**WHAT IS BEING ASKED**. Pictures stay out of your copy, but everything else in the records below must be repeated exactly.

---------- EXERCISE DATA

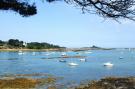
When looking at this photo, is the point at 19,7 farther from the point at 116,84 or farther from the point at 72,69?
the point at 72,69

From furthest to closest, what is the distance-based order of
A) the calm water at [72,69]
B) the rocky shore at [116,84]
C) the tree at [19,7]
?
the calm water at [72,69], the rocky shore at [116,84], the tree at [19,7]

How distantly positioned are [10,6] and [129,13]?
172 inches

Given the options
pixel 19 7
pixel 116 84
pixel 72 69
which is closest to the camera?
pixel 19 7

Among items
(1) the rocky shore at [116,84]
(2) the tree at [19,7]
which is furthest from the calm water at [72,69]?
(2) the tree at [19,7]

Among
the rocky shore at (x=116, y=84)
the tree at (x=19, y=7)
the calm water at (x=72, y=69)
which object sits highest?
the tree at (x=19, y=7)

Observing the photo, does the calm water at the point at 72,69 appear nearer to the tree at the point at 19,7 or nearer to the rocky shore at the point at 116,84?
the rocky shore at the point at 116,84

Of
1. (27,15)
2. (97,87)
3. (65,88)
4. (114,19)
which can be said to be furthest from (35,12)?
(65,88)

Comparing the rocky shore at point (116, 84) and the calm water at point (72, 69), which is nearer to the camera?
the rocky shore at point (116, 84)

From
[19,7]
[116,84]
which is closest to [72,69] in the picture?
[116,84]

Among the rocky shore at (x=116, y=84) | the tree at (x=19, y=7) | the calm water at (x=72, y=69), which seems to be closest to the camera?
the tree at (x=19, y=7)

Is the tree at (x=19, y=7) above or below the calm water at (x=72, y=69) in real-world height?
above

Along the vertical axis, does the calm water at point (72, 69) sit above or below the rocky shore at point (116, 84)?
below

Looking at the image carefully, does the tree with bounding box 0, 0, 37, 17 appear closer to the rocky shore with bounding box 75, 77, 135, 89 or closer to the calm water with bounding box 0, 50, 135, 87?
the rocky shore with bounding box 75, 77, 135, 89

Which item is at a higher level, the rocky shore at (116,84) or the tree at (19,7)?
the tree at (19,7)
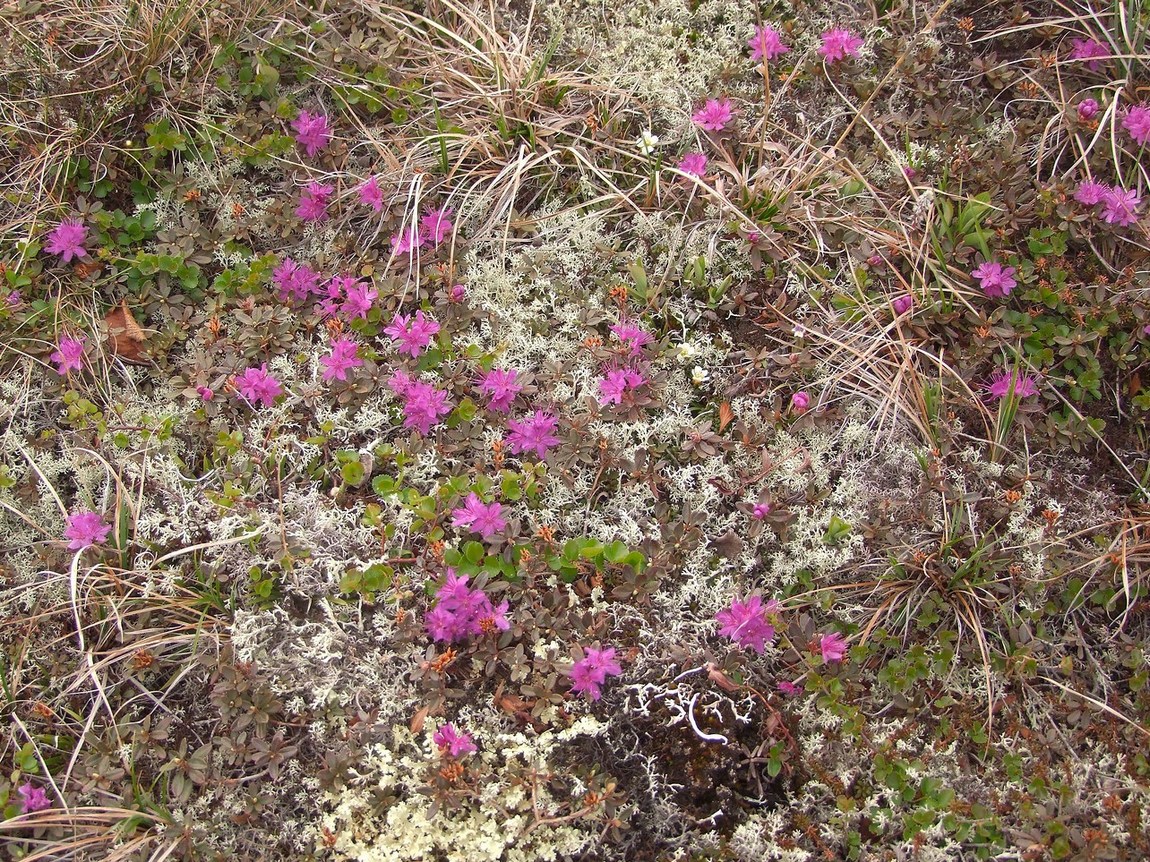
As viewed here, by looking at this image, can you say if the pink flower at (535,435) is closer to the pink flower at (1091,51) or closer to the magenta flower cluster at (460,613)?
the magenta flower cluster at (460,613)

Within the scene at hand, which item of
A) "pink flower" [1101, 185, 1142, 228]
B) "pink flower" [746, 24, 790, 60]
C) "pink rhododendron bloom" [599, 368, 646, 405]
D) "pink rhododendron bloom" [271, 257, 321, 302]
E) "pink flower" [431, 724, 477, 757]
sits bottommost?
"pink flower" [431, 724, 477, 757]

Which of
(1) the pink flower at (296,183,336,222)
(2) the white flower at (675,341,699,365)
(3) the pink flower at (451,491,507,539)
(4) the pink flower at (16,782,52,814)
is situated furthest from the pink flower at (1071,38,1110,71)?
(4) the pink flower at (16,782,52,814)

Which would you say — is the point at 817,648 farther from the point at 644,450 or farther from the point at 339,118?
the point at 339,118

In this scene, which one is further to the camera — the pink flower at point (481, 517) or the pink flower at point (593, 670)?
the pink flower at point (481, 517)

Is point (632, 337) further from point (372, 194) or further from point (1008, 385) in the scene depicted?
point (1008, 385)

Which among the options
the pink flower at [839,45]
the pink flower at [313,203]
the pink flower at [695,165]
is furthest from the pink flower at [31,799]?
the pink flower at [839,45]

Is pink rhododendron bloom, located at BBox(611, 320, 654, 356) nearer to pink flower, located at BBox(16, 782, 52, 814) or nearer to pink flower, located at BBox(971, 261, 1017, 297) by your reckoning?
pink flower, located at BBox(971, 261, 1017, 297)

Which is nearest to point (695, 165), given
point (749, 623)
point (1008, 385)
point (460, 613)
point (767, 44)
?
point (767, 44)
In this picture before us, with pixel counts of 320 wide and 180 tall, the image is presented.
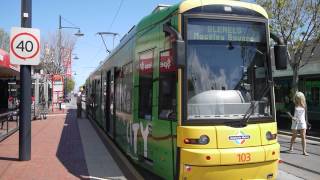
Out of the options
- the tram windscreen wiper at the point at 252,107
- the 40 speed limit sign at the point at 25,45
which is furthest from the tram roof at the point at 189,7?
the 40 speed limit sign at the point at 25,45

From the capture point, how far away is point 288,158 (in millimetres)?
12602

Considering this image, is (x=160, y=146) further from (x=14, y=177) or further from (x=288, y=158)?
(x=288, y=158)

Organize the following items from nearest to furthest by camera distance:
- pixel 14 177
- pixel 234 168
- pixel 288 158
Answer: pixel 234 168 < pixel 14 177 < pixel 288 158

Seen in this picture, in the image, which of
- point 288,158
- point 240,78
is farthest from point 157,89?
point 288,158

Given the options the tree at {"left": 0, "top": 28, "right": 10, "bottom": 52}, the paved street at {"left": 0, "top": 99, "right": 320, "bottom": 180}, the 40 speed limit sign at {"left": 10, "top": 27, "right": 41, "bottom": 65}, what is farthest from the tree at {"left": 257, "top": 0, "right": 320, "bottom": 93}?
the tree at {"left": 0, "top": 28, "right": 10, "bottom": 52}

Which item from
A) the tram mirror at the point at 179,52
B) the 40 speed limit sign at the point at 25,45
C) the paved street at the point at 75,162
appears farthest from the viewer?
the 40 speed limit sign at the point at 25,45

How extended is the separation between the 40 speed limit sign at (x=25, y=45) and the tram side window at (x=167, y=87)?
165 inches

--------------------

**CORRECT OUTPUT**.
When looking at this photo, is the point at 19,7 farther from the point at 116,84 or farther from the point at 72,69?
the point at 72,69

From furthest to closest, what is the distance-based order of
A) the calm water at [72,69]
B) the rocky shore at [116,84]
C) the tree at [19,7]
?
the calm water at [72,69], the rocky shore at [116,84], the tree at [19,7]

How distantly positioned are [10,6] and [129,13]?
172 inches

Given the options
pixel 19 7
pixel 116 84
pixel 72 69
which is closest to the camera?
pixel 19 7

Among items
(1) the rocky shore at [116,84]
(2) the tree at [19,7]
which is furthest from the calm water at [72,69]?
(2) the tree at [19,7]

Among
the rocky shore at (x=116, y=84)
the tree at (x=19, y=7)
the calm water at (x=72, y=69)
which object sits highest?
the tree at (x=19, y=7)

Observing the photo, does the calm water at the point at 72,69 appear nearer to the tree at the point at 19,7 or nearer to the rocky shore at the point at 116,84?
the rocky shore at the point at 116,84

Of
1. (27,15)
2. (97,87)
3. (65,88)
4. (114,19)
which can be said to be furthest from (35,12)?
(65,88)

Comparing the rocky shore at point (116, 84) and the calm water at point (72, 69), which is nearer to the camera?
the rocky shore at point (116, 84)

From
[19,7]
[116,84]
which is closest to [72,69] in the picture?
[116,84]

Among the rocky shore at (x=116, y=84) | the tree at (x=19, y=7) | the calm water at (x=72, y=69), which seems to be closest to the camera?
the tree at (x=19, y=7)

Is the tree at (x=19, y=7) above or below the calm water at (x=72, y=69) in real-world height?
above

Along the vertical axis, does the calm water at point (72, 69) sit above or below the rocky shore at point (116, 84)?
below

Looking at the image carefully, does the tree with bounding box 0, 0, 37, 17 appear closer to the rocky shore with bounding box 75, 77, 135, 89 or closer to the calm water with bounding box 0, 50, 135, 87?
the rocky shore with bounding box 75, 77, 135, 89

Which item is at a higher level, the rocky shore at (116,84) or the tree at (19,7)?
the tree at (19,7)
As viewed here, by looking at this image, can you say if the pink flower at (535,435) is closer to the pink flower at (1091,51) or closer to the magenta flower cluster at (460,613)?
the magenta flower cluster at (460,613)

Within the scene at hand, which item of
A) "pink flower" [1101, 185, 1142, 228]
B) "pink flower" [746, 24, 790, 60]
C) "pink rhododendron bloom" [599, 368, 646, 405]
D) "pink rhododendron bloom" [271, 257, 321, 302]
E) "pink flower" [431, 724, 477, 757]
sits bottommost?
"pink flower" [431, 724, 477, 757]

Which of
(1) the pink flower at (296,183,336,222)
(2) the white flower at (675,341,699,365)
(3) the pink flower at (451,491,507,539)
(4) the pink flower at (16,782,52,814)
is situated furthest from the pink flower at (1071,38,1110,71)?
(4) the pink flower at (16,782,52,814)

Which would you say — is the point at 817,648 farther from the point at 644,450 or farther from the point at 339,118?
the point at 339,118

In this scene, which one is further to the camera — the pink flower at point (481, 517) or the pink flower at point (593, 670)?
the pink flower at point (481, 517)

Is point (632, 337) further from point (372, 194) or further from point (1008, 385) in the scene depicted?
point (1008, 385)

Which among the options
the pink flower at [839,45]
the pink flower at [313,203]
the pink flower at [695,165]
is furthest from the pink flower at [31,799]?
the pink flower at [839,45]

Is pink rhododendron bloom, located at BBox(611, 320, 654, 356) nearer to pink flower, located at BBox(16, 782, 52, 814) or nearer to pink flower, located at BBox(971, 261, 1017, 297) by your reckoning?
pink flower, located at BBox(971, 261, 1017, 297)

Which is nearest to point (695, 165), given
point (749, 623)
point (1008, 385)
point (460, 613)
point (767, 44)
?
point (767, 44)
In this picture before us, with pixel counts of 320 wide and 180 tall, the image is presented.
Out of the options
- the tram windscreen wiper at the point at 252,107
- the 40 speed limit sign at the point at 25,45
which is furthest from the tram roof at the point at 189,7?
the 40 speed limit sign at the point at 25,45

From the capture point, how far away is point 288,158 (in millimetres)?
12602

Considering this image, is (x=160, y=146) further from (x=14, y=177) or further from (x=288, y=158)?
(x=288, y=158)

Organize the following items from nearest to furthest by camera distance:
- pixel 14 177
- pixel 234 168
- pixel 288 158
Answer: pixel 234 168 < pixel 14 177 < pixel 288 158

Seen in this picture, in the image, which of
- point 288,158
- point 240,78
is farthest from point 157,89?
point 288,158

Given the options the tree at {"left": 0, "top": 28, "right": 10, "bottom": 52}, the paved street at {"left": 0, "top": 99, "right": 320, "bottom": 180}, the 40 speed limit sign at {"left": 10, "top": 27, "right": 41, "bottom": 65}, what is farthest from the tree at {"left": 257, "top": 0, "right": 320, "bottom": 93}?
the tree at {"left": 0, "top": 28, "right": 10, "bottom": 52}

Which item from
A) the tram mirror at the point at 179,52
B) the 40 speed limit sign at the point at 25,45
C) the paved street at the point at 75,162
appears farthest from the viewer?
the 40 speed limit sign at the point at 25,45

How extended is the separation between the 40 speed limit sign at (x=25, y=45) and the tram side window at (x=167, y=87)?
165 inches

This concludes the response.